• SOURCE TEXT
****
/chaos

A fault-injection system

Primary LanguageGoMIT LicenseMIT

chaos

A fault-injection scheduler

Usage

Usage of ./chaos:
-a string
    http address to listen (default ":8677")
-alsologtostderr
    log to standard error as well as files
-c string
    config file, used only by controller currently (default "./conf/config.yaml")
-g string
    grpc address to listen (default ":8678")
-l string
    controller address, retrieved form env if not set, uesed by agent
-log_backtrace_at value
    when logging hits line file:N, emit a stack trace
-log_dir string
    If non-empty, write log files in this directory
-logtostderr
    log to standard error instead of files
-r string
    run as [agent|controller] (default "agent")
-s string
    selector, retrieved from env if not set, used by agent. eg: app=test,flag=aaaaa
-stderrthreshold value
    logs at or above this threshold go to stderr
-v value
    log level for V logs
-version
    show version
-vmodule value
    comma-separated list of pattern=N settings for file-filtered logging

Module

There is only one component which could run as two mode:

  • agent
  • controller

Agent

Agent is deployed with the nodes of target cluster

Run

/bin/chaos -l 127.0.0.1:8678 -g :8679 -logtostderr -r "agent" -s "role=follower,tag=myregion" -v 8

Controller

Controler is the task scheduler which agents register to.

Config

systemtap: # systemtap configuration
  script_dir: /root/fault-injection # systemtap script base dir
  probe_dir: /root/test_service/data # systemtap IO probe dir limitation
  pidfile: /root/test_service/pid # file to get pid
service:
  A: # service unique name
    start: /root/test_service/start.sh # start command
    stop: /root/test_service/stop.sh # stop command

Run

./bin/fault-injection  -logtostderr -r "controller" -v 8

Stage

Stage setups a task DAG utilized to create controllable noise

Config

name: s1 # unique name, detected by controller
tasks: # task list
- type: empty # type of task amount empty, service, ioerror, iodelay and partition
  name: t1 # unique name, detected by controller
  requires: # task dependences in DAG
  - "head"
- type: partition
  name: t2
  arguments: # special configurations of task
    debug: "true"
  strategy: # node selector and task convertor
    selector: "role=follower" # define how to select a nodes
    ticker_cycle: 10 # task would be converted to a ticker if set
    ticker_last: 5   # task would be converted to a ticker if set
    timeout: 30      # the task would be converted to a timer if set
  requires:
  - "head"
- type: service
  name: t3
  arguments:
    debug: "true"
  strategy:
    selector: "role=follower"
    ticker_cycle: 10
    ticker_last: 5
    timeout: 30
  requires:
  - "t1"
  - "t2"
- type: service
  name: t4
  arguments:
    debug: "true"
  strategy:
    selector: "role=follower"
    ticker_cycle: 10
    ticker_last: 5
    timeout: 30
  requires:
  - "t3"

API

Run Stage

curl -X POST http://127.0.0.1:8677/chaos/s1

Stop Stage

curl -X DELETE http://127.0.0.1:8677/chaos/s1

Query Stage

curl http://127.0.0.1:8677/chaos/{id:string}
  • List{id:"list"}

list all stages as a string joined with ",", eg. "s1,s2,s3,s4"

  • GetOne{id:$target}

get the content of the stages specified as a string

  • GetAll{id:"all"}

get all content of the stages as a string joined with "----\n"
****
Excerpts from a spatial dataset
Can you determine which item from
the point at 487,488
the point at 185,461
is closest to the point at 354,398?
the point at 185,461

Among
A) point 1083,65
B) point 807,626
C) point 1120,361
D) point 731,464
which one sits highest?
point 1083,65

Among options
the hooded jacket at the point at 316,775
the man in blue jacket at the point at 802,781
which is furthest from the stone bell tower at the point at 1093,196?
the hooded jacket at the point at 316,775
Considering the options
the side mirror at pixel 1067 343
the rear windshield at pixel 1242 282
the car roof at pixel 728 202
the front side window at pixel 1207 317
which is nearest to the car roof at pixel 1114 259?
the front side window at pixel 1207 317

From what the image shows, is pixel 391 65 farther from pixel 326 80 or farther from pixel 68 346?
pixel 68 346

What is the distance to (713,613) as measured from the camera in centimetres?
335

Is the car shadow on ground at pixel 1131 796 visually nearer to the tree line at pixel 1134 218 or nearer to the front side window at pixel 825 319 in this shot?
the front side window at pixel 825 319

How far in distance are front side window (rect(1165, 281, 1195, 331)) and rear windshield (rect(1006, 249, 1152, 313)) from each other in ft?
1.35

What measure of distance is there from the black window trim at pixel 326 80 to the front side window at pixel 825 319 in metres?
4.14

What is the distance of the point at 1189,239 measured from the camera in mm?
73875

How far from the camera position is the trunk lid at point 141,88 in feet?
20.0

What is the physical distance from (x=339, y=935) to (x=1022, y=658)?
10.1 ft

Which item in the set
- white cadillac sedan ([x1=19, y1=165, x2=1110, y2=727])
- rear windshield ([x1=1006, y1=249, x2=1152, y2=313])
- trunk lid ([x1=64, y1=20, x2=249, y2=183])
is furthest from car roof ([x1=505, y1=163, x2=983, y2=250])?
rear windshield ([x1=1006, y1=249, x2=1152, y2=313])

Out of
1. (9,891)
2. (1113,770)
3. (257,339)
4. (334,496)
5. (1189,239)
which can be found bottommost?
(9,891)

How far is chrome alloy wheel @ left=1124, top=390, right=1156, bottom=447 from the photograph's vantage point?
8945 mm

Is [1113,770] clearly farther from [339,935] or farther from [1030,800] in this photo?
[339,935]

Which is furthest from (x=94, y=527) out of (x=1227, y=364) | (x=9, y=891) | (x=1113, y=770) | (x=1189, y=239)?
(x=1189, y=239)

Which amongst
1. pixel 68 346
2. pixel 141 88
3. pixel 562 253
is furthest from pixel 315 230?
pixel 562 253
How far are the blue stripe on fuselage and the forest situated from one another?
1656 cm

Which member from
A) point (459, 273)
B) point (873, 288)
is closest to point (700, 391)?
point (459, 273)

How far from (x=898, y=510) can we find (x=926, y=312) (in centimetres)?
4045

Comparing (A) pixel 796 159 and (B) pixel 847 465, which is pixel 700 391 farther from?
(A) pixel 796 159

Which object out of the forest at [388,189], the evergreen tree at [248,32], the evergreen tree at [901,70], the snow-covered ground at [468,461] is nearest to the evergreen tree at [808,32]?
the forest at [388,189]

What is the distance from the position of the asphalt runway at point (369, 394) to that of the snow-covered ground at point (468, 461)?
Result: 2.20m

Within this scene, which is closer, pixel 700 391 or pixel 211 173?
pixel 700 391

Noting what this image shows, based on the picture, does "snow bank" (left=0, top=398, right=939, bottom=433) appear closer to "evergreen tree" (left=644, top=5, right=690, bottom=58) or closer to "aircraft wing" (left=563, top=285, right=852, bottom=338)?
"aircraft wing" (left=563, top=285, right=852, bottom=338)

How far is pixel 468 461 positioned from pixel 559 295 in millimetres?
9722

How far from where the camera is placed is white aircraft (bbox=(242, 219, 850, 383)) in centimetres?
****
• OBJECTIVE 1
Answer these questions from the fault-injection scheduler page:
(a) What is the default HTTP address the program listens on?
(b) What are the two modes the single component can run as?
(c) In the stage config, which tasks does task t3 require?
• OBJECTIVE 2
Retype the fault-injection scheduler page from "Agent is deployed" to "agents register to.".
Nothing here needs the items.

• PROBLEM SOLUTION 1
(a) ":8677"
(b) Agent and controller
(c) t1 and t2

• PROBLEM SOLUTION 2
Agent is deployed with the nodes of target cluster

Run

/bin/chaos -l 127.0.0.1:8678 -g :8679 -logtostderr -r "agent" -s "role=follower,tag=myregion" -v 8

Controller

Controler is the task scheduler which agents register to.